_Given instruction 1_
Name every head coach that the passage about Herock's career mentions.

Herock wanted to play linebacker for the Raiders, but was moved back to tight end, catching 57 balls over three seasons. He then held out in 1966, upset that the team drafted Tom Mitchell out of Bucknell and was paying him more. He came back to Oakland for the ’67 team that lost to Green Bay in Super Bowl II. From there, he went to Cincinnati for a season before finishing his playing career for the Boston Patriots in ’69.

At that point, Herock remembered what Bengals coach Paul Brown had told him the year before when he cut him and that was to “get into your life’s work.’’ For Herock, he wanted to scout talent, and he began the first of several stops in Oakland.

At that time, the team had only two scouts, Herock and player-personnel director Ron Wolf. Herock also coached special teams for John Madden in ’72 and helped build Oakland’s Super Bowl-winning team in 1976, though he had left that year to become the first director of player personnel for the expansion Tampa Bay Buccaneers and legendary coach Jon McKay.

Within three years the Bucs were in the NFC Championship game. At Tampa, he also was one of the key players in starting what would become today’s NFL combine and took quarterback Steve Young in the supplemental draft of USFL players in 1984. But things had begun to sour when owner Hugh Culverhouse wouldn’t pay Doug Williams what he felt he deserved, and the quarterback bolted for the USFL after the 1982 season.

Herock then was offered a job in the USFL by the Washington Federals, who were planning to move Miami under coach Howard Schnellenberger. But Herock was fired after Culverhouse found out he was talking to Washington and the move to south Florida never happened. He then returned to Oakland for three seasons before joining the Falcons as director of player personnel in 1987.

Herock’s first three seasons in Atlanta were rough ones under coach Marion Campbell. Herock took Auburn’s Aundray Bruce as the top overall choice in the 1988 draft, the linebacker turning out to be a bust. The team won only 11 games during those seasons, but things started to turn around in ’89 when he picked Sanders and Jerry Glanville came on as head coach.

The next season, Herock made a huge trade when he sent the Falcons’ first-round pick (No. 1 overall choice) to Indianapolis for receiver Andre Rison and offense lineman Chris Hinton. The Colts took quarterback Jeff George, and it paid off for the Falcons. In 1991, the year he picked Favre, the team went 10-6 and beat New Orleans in the playoffs before losing to Washington.

_Given instruction 2_
Return the records word for word, everything from the start of the records down to the line containing "xmin=74 ymin=369 xmax=540 ymax=662", with both ends included.

_Record list_
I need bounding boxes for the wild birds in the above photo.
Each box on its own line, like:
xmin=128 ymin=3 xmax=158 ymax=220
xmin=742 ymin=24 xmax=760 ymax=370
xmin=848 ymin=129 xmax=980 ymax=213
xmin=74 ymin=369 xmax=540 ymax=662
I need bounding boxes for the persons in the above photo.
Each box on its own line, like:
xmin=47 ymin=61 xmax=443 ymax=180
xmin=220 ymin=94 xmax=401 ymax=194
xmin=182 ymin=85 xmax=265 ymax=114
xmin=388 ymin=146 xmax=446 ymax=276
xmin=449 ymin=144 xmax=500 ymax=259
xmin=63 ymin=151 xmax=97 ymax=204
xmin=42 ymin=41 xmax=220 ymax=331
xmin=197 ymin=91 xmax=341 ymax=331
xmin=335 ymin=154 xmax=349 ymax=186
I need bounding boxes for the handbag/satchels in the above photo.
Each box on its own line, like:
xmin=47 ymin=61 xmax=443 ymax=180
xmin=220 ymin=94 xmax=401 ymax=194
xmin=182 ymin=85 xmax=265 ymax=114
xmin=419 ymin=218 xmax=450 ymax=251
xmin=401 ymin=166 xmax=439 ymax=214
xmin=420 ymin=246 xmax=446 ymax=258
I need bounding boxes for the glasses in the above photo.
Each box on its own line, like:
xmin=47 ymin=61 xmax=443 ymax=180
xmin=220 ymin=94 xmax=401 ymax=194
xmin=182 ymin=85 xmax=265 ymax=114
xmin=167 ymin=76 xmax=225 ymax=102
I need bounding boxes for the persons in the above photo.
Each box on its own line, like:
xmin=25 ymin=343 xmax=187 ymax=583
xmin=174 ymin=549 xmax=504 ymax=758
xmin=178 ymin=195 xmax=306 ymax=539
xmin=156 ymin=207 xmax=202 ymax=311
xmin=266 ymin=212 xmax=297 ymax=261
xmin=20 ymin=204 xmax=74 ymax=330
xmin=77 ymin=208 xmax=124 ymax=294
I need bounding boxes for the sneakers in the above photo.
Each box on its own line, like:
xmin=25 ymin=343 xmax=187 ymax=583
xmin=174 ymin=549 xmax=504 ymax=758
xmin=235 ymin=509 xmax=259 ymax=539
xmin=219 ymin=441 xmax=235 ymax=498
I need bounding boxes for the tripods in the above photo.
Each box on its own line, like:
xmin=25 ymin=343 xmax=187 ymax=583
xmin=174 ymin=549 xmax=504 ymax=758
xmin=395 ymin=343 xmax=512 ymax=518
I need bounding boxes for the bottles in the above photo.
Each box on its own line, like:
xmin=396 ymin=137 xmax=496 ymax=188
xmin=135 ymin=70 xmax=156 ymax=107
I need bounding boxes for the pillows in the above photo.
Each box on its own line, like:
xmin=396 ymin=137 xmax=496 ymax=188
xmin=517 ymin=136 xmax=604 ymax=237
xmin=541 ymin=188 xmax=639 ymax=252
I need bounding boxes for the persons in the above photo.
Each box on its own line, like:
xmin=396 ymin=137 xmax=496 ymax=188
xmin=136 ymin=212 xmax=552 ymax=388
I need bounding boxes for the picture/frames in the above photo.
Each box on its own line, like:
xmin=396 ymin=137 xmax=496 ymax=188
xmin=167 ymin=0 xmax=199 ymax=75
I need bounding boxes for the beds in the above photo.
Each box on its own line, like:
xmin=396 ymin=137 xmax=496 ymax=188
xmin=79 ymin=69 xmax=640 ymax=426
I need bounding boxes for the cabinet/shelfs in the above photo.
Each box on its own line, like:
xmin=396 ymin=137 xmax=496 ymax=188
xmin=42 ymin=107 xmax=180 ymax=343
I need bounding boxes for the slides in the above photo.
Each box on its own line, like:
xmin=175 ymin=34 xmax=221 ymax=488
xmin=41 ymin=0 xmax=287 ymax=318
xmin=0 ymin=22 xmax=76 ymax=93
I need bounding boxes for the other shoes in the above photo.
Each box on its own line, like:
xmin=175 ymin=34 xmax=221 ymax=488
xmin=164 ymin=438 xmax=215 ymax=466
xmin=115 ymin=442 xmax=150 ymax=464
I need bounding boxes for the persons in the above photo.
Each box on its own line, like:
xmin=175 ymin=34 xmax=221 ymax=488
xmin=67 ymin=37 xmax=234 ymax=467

_Correct result 1_
Paul Brown, John Madden, Jon McKay, Howard Schnellenberger, Marion Campbell, Jerry Glanville

_Correct result 2_
I need bounding boxes for the wild birds in the above photo.
Each box on its own line, like:
xmin=128 ymin=3 xmax=158 ymax=220
xmin=742 ymin=24 xmax=760 ymax=370
xmin=848 ymin=129 xmax=980 ymax=213
xmin=74 ymin=369 xmax=540 ymax=662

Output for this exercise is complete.